At the same time, Packer tacitly acknowledges the growing number of AI coding tools competing for developer attention. Rather than introducing an entirely new interaction model, Letta has opted to keep the interface intentionally familiar, lowering the barrier for developers already accustomed to agent-driven CLIs.

“If you're a Claude Code user, the Letta Code interface should be instantly familiar,” Packer said.

Early reactions to Letta Code

It’s still early days for Letta Code, but reaction and traction so far has been fairly positive. On Terminal-Bench, the emerging de facto standard for benchmarking AI coding agents in the command-line, Letta Code sits in fourth spot at the time of writing.

But Letta is quick to stress that in the model-agnostic, open source category, specifically, Letta Code is actually in pole position.

In response, Packer pushed back on the terminology itself, arguing that “short-term” and “long-term” memory are imprecise labels. Instead, he described Letta’s approach in terms of in-context versus out-of-context memory. Building on their earlier MemGPT research out of Berkeley, Packer explained that what is often described as long-term memory is stored as discrete memory blocks that are selectively pinned into the model’s context window. Those blocks, he added, are capped in size by default — for example, to a fixed character limit — allowing developers to constrain how much memory is surfaced at any given time.

“We're heavy users [and] big fans of Claude Code at Letta, and we're not trying to innovate at the UI layer, we're innovating at the ‘memory’ (context engineering) layer,” Packer wrote. “So it helps to have the UI actually look quite similar, so you can focus on the real intended difference (the memory system in Letta being better than in Claude Code).”

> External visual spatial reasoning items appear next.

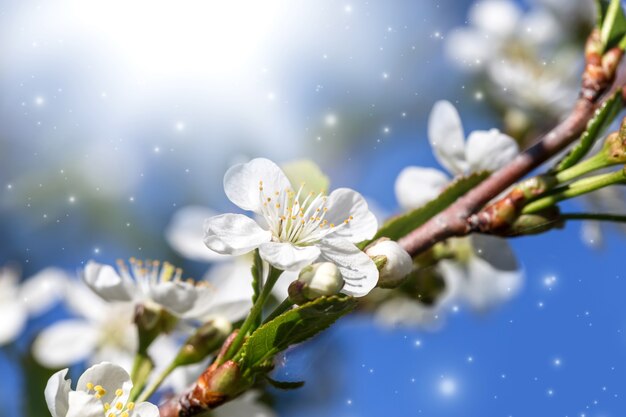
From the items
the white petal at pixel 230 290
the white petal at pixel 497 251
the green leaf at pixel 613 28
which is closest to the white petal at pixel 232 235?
the white petal at pixel 230 290

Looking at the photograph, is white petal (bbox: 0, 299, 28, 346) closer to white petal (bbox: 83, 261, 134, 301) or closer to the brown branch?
white petal (bbox: 83, 261, 134, 301)

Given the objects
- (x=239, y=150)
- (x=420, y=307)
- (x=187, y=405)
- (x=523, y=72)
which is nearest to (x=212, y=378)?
(x=187, y=405)

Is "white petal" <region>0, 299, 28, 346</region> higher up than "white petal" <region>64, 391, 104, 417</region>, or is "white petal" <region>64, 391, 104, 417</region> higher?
"white petal" <region>64, 391, 104, 417</region>

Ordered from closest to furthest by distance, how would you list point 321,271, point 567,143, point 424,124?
point 321,271
point 567,143
point 424,124

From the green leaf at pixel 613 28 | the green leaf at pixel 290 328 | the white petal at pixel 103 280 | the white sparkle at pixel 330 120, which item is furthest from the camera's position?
the white sparkle at pixel 330 120

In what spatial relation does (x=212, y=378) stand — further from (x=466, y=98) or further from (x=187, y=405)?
(x=466, y=98)

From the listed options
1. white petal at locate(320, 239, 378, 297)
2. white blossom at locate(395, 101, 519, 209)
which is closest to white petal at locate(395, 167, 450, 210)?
white blossom at locate(395, 101, 519, 209)

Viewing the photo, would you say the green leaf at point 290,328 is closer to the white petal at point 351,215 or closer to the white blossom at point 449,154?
the white petal at point 351,215
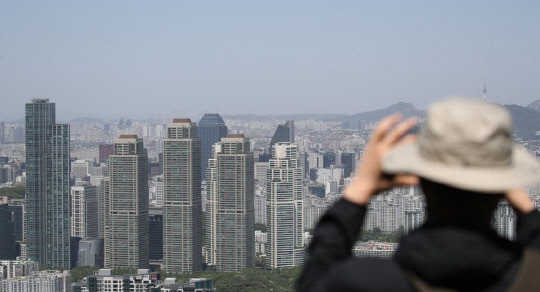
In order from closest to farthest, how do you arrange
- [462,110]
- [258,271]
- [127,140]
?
[462,110] → [258,271] → [127,140]

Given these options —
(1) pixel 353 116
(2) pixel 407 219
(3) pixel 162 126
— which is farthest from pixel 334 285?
(1) pixel 353 116

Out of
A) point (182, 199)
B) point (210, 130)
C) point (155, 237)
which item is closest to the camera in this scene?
point (155, 237)

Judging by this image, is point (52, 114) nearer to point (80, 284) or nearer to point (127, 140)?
point (127, 140)

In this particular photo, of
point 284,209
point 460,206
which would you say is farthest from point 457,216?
point 284,209

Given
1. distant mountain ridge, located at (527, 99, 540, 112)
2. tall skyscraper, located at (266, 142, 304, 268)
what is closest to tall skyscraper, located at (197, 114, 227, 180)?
tall skyscraper, located at (266, 142, 304, 268)

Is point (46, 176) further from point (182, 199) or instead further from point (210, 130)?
point (210, 130)

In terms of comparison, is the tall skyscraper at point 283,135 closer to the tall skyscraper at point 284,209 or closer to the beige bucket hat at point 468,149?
the tall skyscraper at point 284,209

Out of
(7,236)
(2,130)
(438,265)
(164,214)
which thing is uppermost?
(2,130)

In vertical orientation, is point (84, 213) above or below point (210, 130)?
below

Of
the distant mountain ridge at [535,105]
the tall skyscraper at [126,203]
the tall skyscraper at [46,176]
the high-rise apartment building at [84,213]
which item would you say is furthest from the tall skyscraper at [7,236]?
the distant mountain ridge at [535,105]
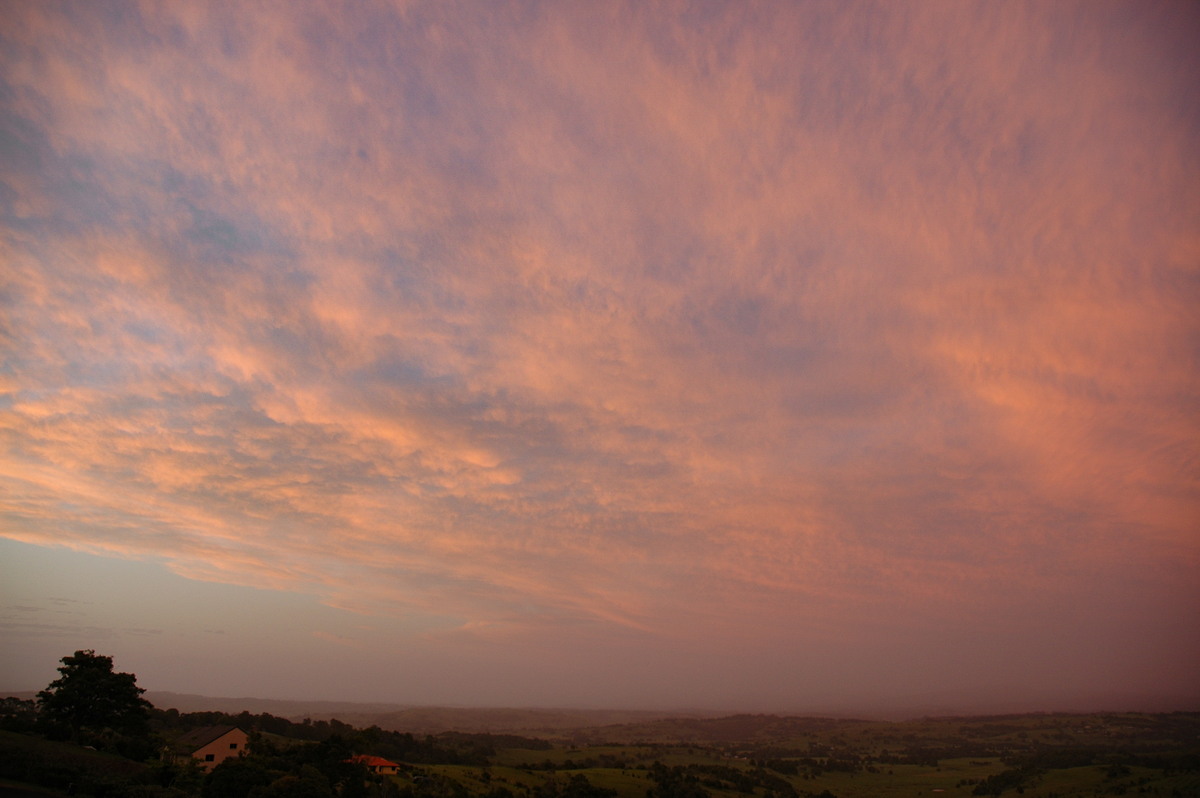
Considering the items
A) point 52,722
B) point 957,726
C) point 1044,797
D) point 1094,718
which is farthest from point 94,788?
point 1094,718

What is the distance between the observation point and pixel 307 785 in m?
44.8

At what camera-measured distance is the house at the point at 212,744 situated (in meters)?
65.1

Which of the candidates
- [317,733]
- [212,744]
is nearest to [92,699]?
[212,744]

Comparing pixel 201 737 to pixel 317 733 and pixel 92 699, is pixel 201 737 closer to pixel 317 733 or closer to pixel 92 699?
pixel 92 699

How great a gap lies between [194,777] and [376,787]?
63.1 feet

When memory becomes infrastructure

The emphasis on long-term memory, while important, raises practical questions about how that memory is managed. Persistent context can be powerful, but it also introduces new challenges around verification, maintenance, and collaboration. Memories may need to be reviewed, shared across teams, or updated as systems evolve and assumptions change.

That tension is beginning to surface across the ecosystem. Platforms like Tessl, for example, are exploring how structured context and shared knowledge can be treated as first-class artifacts, with their own lifecycle and governance.

From that perspective, Letta Code highlights both the promise and the complexity of memory-driven development: remembering is useful, but deciding what should be remembered — and for how long — becomes a new layer of engineering work.

It’s also worth noting that Letta is not alone in pushing toward more open, model-agnostic coding agents. There’s Kilo Code, for starters, which is also pitched as an open source, model-agnostic coding agent that sits above the model layer versus locked to a single provider.

But together, these efforts point to a broader shift away from monolithic, vendor-bound assistants and toward agent architectures where tooling, context management, and execution strategy increasingly matter as much as the underlying model.

As coding agents take on longer-running roles, tools like Letta Code and its ilk highlight a shift away from disposable, session-based assistants toward more durable software collaborators. Whether that model scales cleanly may depend less on how powerful individual models become, and more on how well teams learn to manage memory, context, and agency over time.